**Document section:**
This non cold shutdown and loss of a primary and secondary cooling system should have resulted in a Site Emergency response AND an NRC reporting of this event in a higher classification, but the plant operator chose to pretend this whole non-event was NOT an emergency, and declared that everything was ‘normal’. After all, a long term loss of reactor decay heat removal is exactly what leads to a meltdown AND other really bad things happening inside of a reactor or spent fuel pool. No mention was made of the temperatures of the spent fuel pool water either. It must have been ‘normal’ as well, right?

What follows are just a few of MANY examples of some radiation releases from just ONE plant, that they were CITED for. Other radiation releases happen, which are NOT discovered, because people do not walk around with Geiger Counters, and plants NEVER disclose to the public what is coming out of the vent stacks in a transparent, easy to see manner. This data is always hidden, secret or hard to find. Since radiation is invisible, the industry can get away with just about anything. 

On the 25th February, 1983, “a catastrophe at the Salem 1 reactor in New Jersey was averted by just 90 seconds when the plant was shut down manually, following the failure of automatic shutdown systems to act properly. The same automatic systems had failed to respond in an incident three days before, and other problems plagued this plant as well, such as a 3,000 gallon leak of radioactive water in June 1981 at the Salem 2 reactor, a 23,000 gallon leak of “mildly” radioactive water (which splashed onto 16 workers) in February 1982, and radioactive gas leaks in March 1981 and September 1982 from Salem 1.”

Further; “in April 1998, the NRC cited the owner of the Oyster Creek nuclear plant in New Jersey for releases of radioactively contaminated gas (NRC, 1998). 

Oyster Creek uses two isolation condensers to remove decay heat produced by the reactor core when the normal heat removal systems are unavailable. Oyster Creek’s Final Safety Analysis Report stated that the isolation condensers would be filled with clean, non-radioactive water. But for nearly 30 years, workers had been filling the condensers with radioactively contaminated water. As that water evaporated, it was vented directly to the atmosphere.

December 1996, the NRC cited the owner of the Oyster Creek nuclear plant in New Jersey for the accidental release of 133,000 gallons of radioactively contaminated water into Barnegat Bay (NRC, 1996).

August 2009: Workers discovered radioactively contaminated water leaking into the ground from where a condensate transfer pipe passed through the turbine building wall.”

There have been many unplanned released of dangerous radiation from Salem 1 nuclear power plant… too many to count. Check it out at…

Even normal operations at Salem 1 makes it sound like it is a horribly old and worn out car that is just barely still running, ready to blow up any second; “in March [2004], the consultants hired to evaluate the plant [at Salem] added to the list of problems: emergency diesel generators had 160 backlogged maintenance orders, some older than 18 months; water circulation pumps repeatedly failed; workers complained of “oil leaks and roof leaks”; hydraulic systems used to move the control rods inside one reactor leaked; fumes from one generator were so bad that workers nearby had to wear breathing masks; and engineers were forced to bypass nine nonworking sensors used to measure the reaction in the nuclear core because there were no replacement parts.”

**Given records:**
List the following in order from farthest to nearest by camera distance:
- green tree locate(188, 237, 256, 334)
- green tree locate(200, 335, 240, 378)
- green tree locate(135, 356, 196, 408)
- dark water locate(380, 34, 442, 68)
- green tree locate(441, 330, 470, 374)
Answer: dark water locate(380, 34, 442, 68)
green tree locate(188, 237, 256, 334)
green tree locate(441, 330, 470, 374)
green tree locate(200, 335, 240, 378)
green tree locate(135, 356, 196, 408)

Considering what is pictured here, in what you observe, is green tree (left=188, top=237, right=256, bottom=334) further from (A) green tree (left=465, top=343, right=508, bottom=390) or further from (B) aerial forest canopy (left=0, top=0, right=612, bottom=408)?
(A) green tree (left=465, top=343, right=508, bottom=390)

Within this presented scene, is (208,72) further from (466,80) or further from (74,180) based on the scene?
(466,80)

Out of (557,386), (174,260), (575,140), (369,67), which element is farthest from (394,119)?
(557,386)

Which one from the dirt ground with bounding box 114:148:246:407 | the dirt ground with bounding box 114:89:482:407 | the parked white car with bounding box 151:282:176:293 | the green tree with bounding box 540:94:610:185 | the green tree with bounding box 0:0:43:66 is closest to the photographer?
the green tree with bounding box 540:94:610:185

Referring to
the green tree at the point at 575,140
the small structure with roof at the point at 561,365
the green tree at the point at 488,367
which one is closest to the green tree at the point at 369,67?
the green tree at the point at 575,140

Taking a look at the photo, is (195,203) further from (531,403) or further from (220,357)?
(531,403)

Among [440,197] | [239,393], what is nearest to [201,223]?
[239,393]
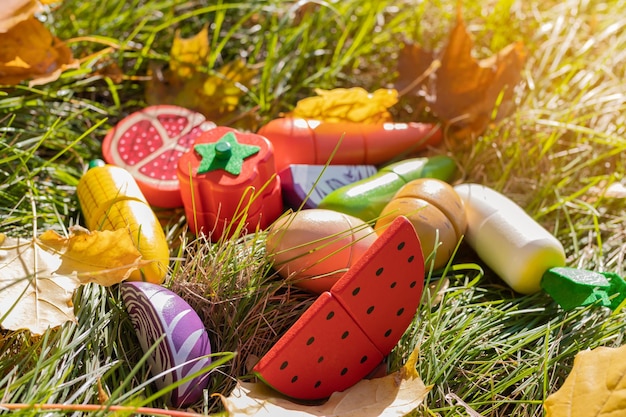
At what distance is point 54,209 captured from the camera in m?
1.35

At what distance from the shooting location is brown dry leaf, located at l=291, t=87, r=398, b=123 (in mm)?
1604

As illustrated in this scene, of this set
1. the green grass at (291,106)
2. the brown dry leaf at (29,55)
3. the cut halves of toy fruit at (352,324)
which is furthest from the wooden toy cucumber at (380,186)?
the brown dry leaf at (29,55)

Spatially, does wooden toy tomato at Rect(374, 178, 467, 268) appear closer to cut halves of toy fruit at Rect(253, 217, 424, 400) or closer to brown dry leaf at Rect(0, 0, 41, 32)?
cut halves of toy fruit at Rect(253, 217, 424, 400)

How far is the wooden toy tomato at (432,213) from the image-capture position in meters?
1.25

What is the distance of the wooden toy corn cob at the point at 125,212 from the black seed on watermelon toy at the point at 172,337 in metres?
0.08

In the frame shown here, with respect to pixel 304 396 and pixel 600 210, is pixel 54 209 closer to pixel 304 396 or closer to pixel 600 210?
pixel 304 396

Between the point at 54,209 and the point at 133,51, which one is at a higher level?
the point at 133,51

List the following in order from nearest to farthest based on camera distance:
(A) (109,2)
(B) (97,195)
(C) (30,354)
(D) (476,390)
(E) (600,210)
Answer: (C) (30,354)
(D) (476,390)
(B) (97,195)
(E) (600,210)
(A) (109,2)

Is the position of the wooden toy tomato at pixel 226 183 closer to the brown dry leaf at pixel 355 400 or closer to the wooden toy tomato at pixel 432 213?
the wooden toy tomato at pixel 432 213

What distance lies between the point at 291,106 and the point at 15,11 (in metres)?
0.67

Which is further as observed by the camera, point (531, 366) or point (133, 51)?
point (133, 51)

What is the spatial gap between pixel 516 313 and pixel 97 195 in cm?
82

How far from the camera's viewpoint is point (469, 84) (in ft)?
5.41

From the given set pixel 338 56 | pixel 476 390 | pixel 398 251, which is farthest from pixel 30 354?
pixel 338 56
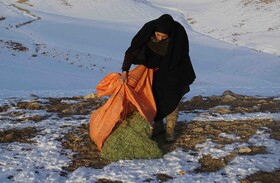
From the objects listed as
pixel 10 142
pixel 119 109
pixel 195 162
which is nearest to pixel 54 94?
pixel 10 142

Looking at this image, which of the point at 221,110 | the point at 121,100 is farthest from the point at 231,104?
the point at 121,100

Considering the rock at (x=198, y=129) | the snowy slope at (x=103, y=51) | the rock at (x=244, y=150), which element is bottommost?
the snowy slope at (x=103, y=51)

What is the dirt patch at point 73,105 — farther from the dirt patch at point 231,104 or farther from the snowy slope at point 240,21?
the snowy slope at point 240,21

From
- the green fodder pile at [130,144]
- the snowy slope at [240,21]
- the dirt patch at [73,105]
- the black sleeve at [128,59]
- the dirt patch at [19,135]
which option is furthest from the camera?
the snowy slope at [240,21]

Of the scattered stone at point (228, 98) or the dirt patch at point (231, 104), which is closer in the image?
the dirt patch at point (231, 104)

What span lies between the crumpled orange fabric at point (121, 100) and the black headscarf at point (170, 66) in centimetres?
16

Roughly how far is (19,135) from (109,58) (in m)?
18.7

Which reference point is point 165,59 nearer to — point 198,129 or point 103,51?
point 198,129

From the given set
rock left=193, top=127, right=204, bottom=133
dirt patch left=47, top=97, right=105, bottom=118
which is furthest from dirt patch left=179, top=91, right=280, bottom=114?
dirt patch left=47, top=97, right=105, bottom=118

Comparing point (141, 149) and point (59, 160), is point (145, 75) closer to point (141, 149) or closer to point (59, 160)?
point (141, 149)

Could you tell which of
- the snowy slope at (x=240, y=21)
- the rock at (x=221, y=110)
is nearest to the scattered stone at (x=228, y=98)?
the rock at (x=221, y=110)

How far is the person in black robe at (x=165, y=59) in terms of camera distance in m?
6.10

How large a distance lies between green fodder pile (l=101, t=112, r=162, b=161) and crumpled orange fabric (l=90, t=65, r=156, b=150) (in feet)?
0.45

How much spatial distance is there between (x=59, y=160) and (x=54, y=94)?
5.67 meters
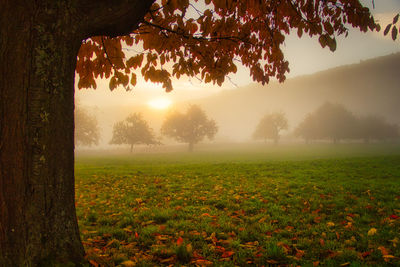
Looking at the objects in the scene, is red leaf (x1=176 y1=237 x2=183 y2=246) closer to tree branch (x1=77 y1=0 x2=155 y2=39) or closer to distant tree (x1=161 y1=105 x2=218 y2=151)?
tree branch (x1=77 y1=0 x2=155 y2=39)

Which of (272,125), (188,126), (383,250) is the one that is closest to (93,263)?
(383,250)

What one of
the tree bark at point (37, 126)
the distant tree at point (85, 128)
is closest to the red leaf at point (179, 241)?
the tree bark at point (37, 126)

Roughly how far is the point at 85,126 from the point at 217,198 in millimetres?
48244

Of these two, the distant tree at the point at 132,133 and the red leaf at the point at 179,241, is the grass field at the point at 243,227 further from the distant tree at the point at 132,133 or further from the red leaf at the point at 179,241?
the distant tree at the point at 132,133

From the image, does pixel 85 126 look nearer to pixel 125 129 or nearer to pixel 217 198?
pixel 125 129

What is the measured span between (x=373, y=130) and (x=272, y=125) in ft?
92.8

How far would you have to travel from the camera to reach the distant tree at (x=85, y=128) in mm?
46875

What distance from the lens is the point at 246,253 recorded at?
3.40 meters

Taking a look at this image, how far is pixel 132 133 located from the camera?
5084 centimetres

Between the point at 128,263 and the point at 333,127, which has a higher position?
the point at 333,127

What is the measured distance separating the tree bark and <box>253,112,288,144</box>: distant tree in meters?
76.3

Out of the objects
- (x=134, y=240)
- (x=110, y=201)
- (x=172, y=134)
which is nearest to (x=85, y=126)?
(x=172, y=134)

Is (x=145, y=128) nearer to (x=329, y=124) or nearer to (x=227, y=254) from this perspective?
(x=227, y=254)

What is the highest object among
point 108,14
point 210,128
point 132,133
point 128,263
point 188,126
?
point 188,126
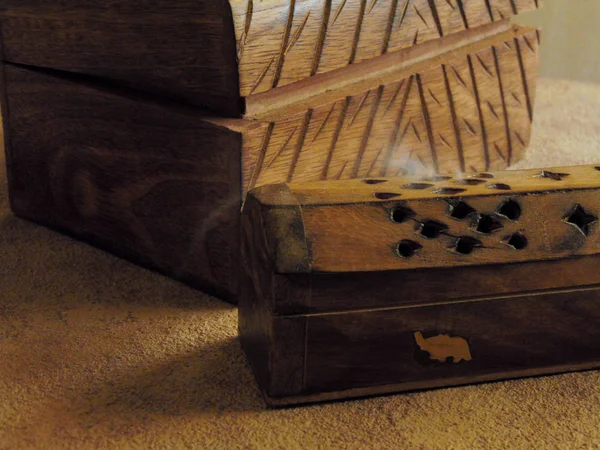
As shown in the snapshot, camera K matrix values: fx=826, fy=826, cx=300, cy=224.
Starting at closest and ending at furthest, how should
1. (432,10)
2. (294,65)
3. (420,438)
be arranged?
(420,438) < (294,65) < (432,10)

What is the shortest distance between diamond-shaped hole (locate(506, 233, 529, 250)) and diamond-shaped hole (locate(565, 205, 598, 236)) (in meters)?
0.07

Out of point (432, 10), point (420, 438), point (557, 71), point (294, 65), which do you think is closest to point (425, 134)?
point (432, 10)

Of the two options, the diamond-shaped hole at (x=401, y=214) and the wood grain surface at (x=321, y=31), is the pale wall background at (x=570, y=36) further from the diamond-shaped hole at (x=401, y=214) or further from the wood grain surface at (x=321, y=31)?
the diamond-shaped hole at (x=401, y=214)

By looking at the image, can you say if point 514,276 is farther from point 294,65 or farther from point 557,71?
point 557,71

**Aim of the exercise:**
Extend the piece on radiation releases and safety problems at nuclear plants, picking up after its final sentence.

**Written response:**
What happens when a Category 5 hurricane hits a new nuclear plant, with everything working, and built to modern day safety standards, compared to the same Cat 5 hurricane hitting an old, worn out and ‘fragile’ nuclear plant, with known defects, known insufficient safety systems, where lots of things are broken or not working at all? Someday, we will find out, just like the people living in Japan found out what happens. They are paying the consequences for ignoring the dangers and disaster that eventually happened. So let’s go back into how Salem 1 operates for a bit. 

Salem 1 normally operates under a vacuum. The vacuum is usually around 29 inches. The condenser circuit in Salem 1 is designed for a vaccuum, not pressure. When cooling water is lost due to loss of all six water cooling pumps, the vaccuum disappears, and the system starts pressurizing.  The ‘cooling’ condenser system is designed for vacuum, not pressure.

Once the cooling pumps are lost, the pressure builds up in the condenser system until a disc rupture happens. Wikipedia offers a look at the basic operation of a pressurized water reactor at

Once the seal in the cooling system ruptures, the cooling system is leaking out of the rupture, directly into the air, along with the emergency steam operation, which already has radiation contamination. The options for cooling the reactor have been reduced by the rupture and the system is now in a much more precarious situation, where any small additional thing that happens can turn this emergency into a major, full blown melt down, melt through and/or explosion, just like Fukushima, Chernobyl or TMI.

If the rupture happens during a vacuum, then the system will suck in outside air, which must be vented back out to the atmosphere, but while it is in the system, it picks up radiation, which goes back out into the atmosphere. Either way, radiation is being released both into the containment structure, up the vents or going out with the steam.

Once the temperature of the cooling system increases to 550 degrees, and/or 2235 pounds per square inch, and there is no more cooling capacity left in the system, then a dry steam point happens in the system. This is the point where a small mistake by the operators can spell disaster. The dry steam which happens at this point can create a cascade of things that result in a melt down and/or explosion much like Chernobyl or Fukushima. 

In a Pressure Water Reactor there are three loops that cool a nuclear reactor. The first cooling loop (the six pumps) was knocked out by waves from the hurricane, and/or by debris. Depending on which story is being told, one or the other was the cause of the cooling pumps failing. Either way, this FIRST cooling loop is gone and toasted.

The SECOND condensate loop also operates as a backup to the first, in order to cool the nuclear reactor as well, but it blew out, so this SECOND cooling system is now out of operation and cannot cool the reactor.

The only cooling loop left is the THIRD evaporative one. But that is a VERY tricky process, and can easily go wrong at any point in the game, resulting in all kinds of bad things happening. By putting in too much water, or too little, either way ends up very badly for this situation, potentially causing it to go out of control. The fact that the nuclear plant operator chose to call this situation ‘normal’ and not call out the emergency team to man an emergency station speaks volumes about the hubris and callousness of the nuclear industry.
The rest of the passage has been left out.